Adopted by Board Resolution 2024-1 on 9 March 2024

Policy Purpose

The purpose of this policy is to set a clear, shared expectation for meeting attendance in line with trustees’ legal and fiduciary duties, as well as the governance needs of the organization.

Policy

  • Trustees are expected to attend 100% of all regularly scheduled formal board meetings (three quarterly meetings plus one retreat) each year. Physical or virtual presence counts for attendance, though in person participation is highly encouraged.
  • While attendance is not tracked for informal monthly board meetings, trustees are expected to make reasonable efforts to attend most of these meetings, especially because a significant portion of board work occurs during these virtual meetings.
  • Special board meetings are rare and reserved for non-routine matters; however, quorum must be reached in order to conduct business so trustees should make every effort to attend.
  • Committee members are expected to show their commitment to committee work by attending most of the regularly scheduled meetings. Committee members will be supplied with the meeting schedule well in advance.
  • Trustees may occasionally miss meetings due to circumstances beyond their control such as illness, travel schedules, jury duty, etc. These will generally be considered “excused” absences provided trustees notify the Board Chair or Committee Chair and Board Liaison of meetings they know they will miss in advance, or shortly thereafter if the absence was due to an unforeseen reason. “Silent failure” (i.e., missing a meeting without notification) will be considered an unexcused absence.

Procedure

  • Minutes of the formal and special board meetings and committee meetings will include trustees in attendance, as well as those trustees with excused/unexcused absences.
  • Trustees are fiduciaries of the organization and if it becomes apparent that the cumulative effect of missed meetings interferes with that obligation, then the Chair of the Governance Committee will initiate a conversation to determine the reason for absences. The Chair of the Governance Committee will also notify the Chair of the Board of Trustees.
    • Committee chairs may refer unexcused absences to the Governance Committee for review and action.
  • If, after an initial conversation with the Chair of the Governance Committee, any trustee remains in breach of the policy, the Chair of the Governance Committee will bring the matter to the Governance Committee at large who will then refer it to the Board of Trustees for action.
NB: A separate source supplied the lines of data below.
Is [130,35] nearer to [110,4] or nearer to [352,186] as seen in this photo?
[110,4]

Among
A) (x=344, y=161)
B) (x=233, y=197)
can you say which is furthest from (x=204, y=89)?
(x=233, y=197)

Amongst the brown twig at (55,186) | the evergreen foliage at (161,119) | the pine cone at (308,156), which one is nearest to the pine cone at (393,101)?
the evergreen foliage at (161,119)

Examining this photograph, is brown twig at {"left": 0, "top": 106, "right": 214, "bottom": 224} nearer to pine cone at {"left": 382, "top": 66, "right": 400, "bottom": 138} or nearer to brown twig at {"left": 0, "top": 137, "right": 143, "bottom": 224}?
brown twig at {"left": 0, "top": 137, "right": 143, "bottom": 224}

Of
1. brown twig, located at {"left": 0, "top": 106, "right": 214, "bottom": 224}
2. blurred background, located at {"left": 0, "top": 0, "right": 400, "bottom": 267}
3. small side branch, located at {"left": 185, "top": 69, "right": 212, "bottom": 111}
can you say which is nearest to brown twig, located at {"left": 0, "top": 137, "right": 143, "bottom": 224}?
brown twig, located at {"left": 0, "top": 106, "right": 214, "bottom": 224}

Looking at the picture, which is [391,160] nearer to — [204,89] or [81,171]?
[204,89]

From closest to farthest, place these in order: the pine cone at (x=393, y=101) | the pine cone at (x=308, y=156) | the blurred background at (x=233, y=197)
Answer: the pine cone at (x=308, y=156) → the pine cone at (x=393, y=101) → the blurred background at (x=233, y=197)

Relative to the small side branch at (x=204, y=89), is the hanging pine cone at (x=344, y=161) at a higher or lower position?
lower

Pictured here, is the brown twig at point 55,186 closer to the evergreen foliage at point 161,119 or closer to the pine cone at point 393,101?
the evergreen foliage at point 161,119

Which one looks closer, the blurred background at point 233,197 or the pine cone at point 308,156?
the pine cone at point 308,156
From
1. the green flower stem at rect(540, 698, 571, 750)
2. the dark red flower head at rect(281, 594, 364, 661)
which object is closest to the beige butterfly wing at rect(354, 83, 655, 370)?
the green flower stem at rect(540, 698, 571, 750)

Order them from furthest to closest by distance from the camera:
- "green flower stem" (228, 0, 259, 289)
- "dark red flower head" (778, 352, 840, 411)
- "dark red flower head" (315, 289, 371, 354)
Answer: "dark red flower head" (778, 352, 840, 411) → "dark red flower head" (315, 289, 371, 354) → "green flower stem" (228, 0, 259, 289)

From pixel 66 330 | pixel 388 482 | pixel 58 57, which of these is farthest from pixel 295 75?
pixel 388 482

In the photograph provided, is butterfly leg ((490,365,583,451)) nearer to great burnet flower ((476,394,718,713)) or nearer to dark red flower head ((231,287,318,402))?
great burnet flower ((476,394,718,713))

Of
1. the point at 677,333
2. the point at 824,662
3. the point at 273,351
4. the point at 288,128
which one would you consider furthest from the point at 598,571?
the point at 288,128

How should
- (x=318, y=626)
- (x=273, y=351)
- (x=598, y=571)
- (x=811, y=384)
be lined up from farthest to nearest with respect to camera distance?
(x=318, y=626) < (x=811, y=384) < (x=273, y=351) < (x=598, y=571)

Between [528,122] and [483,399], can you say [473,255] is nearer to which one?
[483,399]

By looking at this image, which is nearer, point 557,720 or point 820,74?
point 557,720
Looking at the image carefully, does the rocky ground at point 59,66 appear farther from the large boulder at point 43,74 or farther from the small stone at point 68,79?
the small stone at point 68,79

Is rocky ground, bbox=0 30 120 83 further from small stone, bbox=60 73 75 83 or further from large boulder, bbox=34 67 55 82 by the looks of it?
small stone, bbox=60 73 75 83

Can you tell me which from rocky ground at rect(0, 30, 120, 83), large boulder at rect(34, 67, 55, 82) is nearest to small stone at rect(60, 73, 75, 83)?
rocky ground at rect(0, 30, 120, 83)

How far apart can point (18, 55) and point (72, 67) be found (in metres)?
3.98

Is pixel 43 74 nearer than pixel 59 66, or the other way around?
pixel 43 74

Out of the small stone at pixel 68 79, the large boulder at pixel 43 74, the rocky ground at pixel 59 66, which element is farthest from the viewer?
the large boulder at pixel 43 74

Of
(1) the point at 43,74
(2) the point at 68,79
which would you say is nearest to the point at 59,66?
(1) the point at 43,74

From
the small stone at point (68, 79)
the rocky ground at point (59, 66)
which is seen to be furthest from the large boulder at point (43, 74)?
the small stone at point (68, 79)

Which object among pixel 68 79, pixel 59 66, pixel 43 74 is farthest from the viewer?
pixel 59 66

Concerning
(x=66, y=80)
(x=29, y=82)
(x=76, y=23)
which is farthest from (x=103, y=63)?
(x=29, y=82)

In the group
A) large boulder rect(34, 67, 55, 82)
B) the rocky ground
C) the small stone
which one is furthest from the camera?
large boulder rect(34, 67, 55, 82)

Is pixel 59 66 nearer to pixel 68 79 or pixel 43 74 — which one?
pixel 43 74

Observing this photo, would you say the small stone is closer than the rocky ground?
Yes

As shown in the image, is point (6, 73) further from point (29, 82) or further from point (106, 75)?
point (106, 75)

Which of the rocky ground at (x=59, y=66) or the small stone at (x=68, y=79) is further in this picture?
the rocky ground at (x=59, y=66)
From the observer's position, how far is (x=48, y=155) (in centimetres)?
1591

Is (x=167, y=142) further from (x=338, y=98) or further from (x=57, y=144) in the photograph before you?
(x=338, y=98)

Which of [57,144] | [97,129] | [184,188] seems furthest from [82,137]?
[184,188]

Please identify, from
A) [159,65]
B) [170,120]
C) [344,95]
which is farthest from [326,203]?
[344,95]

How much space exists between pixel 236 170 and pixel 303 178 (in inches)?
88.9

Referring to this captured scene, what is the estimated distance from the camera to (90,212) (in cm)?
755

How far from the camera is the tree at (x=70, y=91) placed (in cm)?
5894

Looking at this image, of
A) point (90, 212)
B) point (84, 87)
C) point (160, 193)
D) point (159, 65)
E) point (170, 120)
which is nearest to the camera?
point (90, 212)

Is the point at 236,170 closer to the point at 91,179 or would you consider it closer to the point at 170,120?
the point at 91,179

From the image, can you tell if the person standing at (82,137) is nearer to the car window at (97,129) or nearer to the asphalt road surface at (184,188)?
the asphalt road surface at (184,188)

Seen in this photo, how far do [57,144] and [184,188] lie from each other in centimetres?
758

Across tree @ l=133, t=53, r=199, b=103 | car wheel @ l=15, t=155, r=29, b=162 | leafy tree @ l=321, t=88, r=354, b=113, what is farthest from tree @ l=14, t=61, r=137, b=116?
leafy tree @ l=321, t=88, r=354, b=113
Trustees also have the opportunity to resign and/or step down from a committee or the board.
  • If the absences are by the Chair of the Governance Committee, the Chair of the Board of Trustees will initiate a conversation to determine the reason for absences and will refer the matter to the Governance Committee at large who will then follow the process as previously outlined (i.e., refer the matter to the Board of Trustees for action).
  • Per the Internet Society’s Amended and Restated Bylaws, Section 3., trustees in breach of the policy may be removed by a vote of two thirds of the trustees then in office. Trustees being considered for removal shall be entitled to speak to present their case to the Board of Trustees.

Guidance and Interpretation

If you have questions about this policy or need additional guidance on how to proceed, please contact the current Chair of the Governance Committee.